Il «bagno di sangue» che Fabianelli indica come una montagna da scalare, tiene in sé più «voci» e tutte con un impatto sui fatturati, nonostante gli ordini continuino ad arrivare dall’estero nel quartier generale dove lavorano 35 dipendenti. «La semola è aumentata del cento per cento, i costi del gas del settecento e se nel 2020-2021 la bolletta era di 17.800 euro, quella del 2021-2022 è schizzata a oltre 120mila euro. A questo si aggiungono i rincari di trasporto: se prima spedire un container in California costava 4mila euro, ora ce ne vogliono 11mila; in Oriente va meglio ma sempre costi raddoppiati».

Quarta generazione dei maestri pastai, Fabianelli è amministratore delegato dell’omonimo pastificio che produce 1200 quintali al giorno ma nel perverso mix tra post-pandemia e guerra, deve far quadrare i conti ottimizzando ogni linea di produzione con l’obiettivo di resistere e magari trasformare la crisi mondiale in opportunità.

Si chiama resilienza e per Fabianelli si traduce anche in selezione dei clienti: «Prendiamo ordini solo da quelli che ci riconoscono un aumento, non possiamo lavorare gratis. E’ un’azienda solida e può permettersi per alcune ore di staccare i macchinari non strategici, come il reparto confezionamento, nelle ore di picco di consumo, dedicando quel tempo alla manutenzione, ma ci sono pastifici costretti a fermarsi».

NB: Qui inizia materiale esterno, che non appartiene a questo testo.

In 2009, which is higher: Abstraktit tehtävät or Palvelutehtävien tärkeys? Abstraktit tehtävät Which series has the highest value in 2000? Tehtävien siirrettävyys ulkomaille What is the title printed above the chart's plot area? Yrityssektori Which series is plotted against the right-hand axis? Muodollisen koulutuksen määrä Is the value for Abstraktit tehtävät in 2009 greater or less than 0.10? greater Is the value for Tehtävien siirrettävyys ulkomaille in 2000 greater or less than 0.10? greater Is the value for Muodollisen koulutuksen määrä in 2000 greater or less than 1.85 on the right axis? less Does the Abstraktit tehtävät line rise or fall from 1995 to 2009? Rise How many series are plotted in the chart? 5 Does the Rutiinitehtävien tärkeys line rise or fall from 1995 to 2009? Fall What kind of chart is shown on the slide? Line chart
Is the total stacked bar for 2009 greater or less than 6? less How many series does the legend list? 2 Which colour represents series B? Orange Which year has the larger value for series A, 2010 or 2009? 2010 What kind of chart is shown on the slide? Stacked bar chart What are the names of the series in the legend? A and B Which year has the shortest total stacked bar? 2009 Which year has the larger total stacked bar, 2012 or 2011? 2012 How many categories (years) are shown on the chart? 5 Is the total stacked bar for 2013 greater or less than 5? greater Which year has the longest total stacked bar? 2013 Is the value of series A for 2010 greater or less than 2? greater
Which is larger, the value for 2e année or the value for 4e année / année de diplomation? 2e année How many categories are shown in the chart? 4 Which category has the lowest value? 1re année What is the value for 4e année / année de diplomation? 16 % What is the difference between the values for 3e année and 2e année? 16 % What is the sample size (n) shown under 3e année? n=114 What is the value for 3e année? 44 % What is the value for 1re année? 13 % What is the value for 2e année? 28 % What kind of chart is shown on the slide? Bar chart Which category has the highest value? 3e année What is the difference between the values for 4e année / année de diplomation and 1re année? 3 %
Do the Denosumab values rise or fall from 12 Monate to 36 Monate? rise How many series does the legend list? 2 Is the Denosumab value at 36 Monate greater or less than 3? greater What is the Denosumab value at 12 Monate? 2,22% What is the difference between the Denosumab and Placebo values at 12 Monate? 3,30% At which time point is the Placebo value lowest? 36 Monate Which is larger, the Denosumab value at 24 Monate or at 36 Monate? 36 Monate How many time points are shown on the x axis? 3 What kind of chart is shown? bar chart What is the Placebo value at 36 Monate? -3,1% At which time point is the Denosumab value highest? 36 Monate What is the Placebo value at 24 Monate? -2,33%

Sullo scaffale il prezzo del pacco di pasta è destinato più o meno a raddoppiare per il meccanismo che lega la filiera dal campo alla tavola. La struttura commerciale «lavora giorno e notte, siamo fiduciosi che si possono aprire nuovi canali. L’importante è non stare fermi», osserva Fabianelli che in Russia, finora, mantiene clienti e commesse.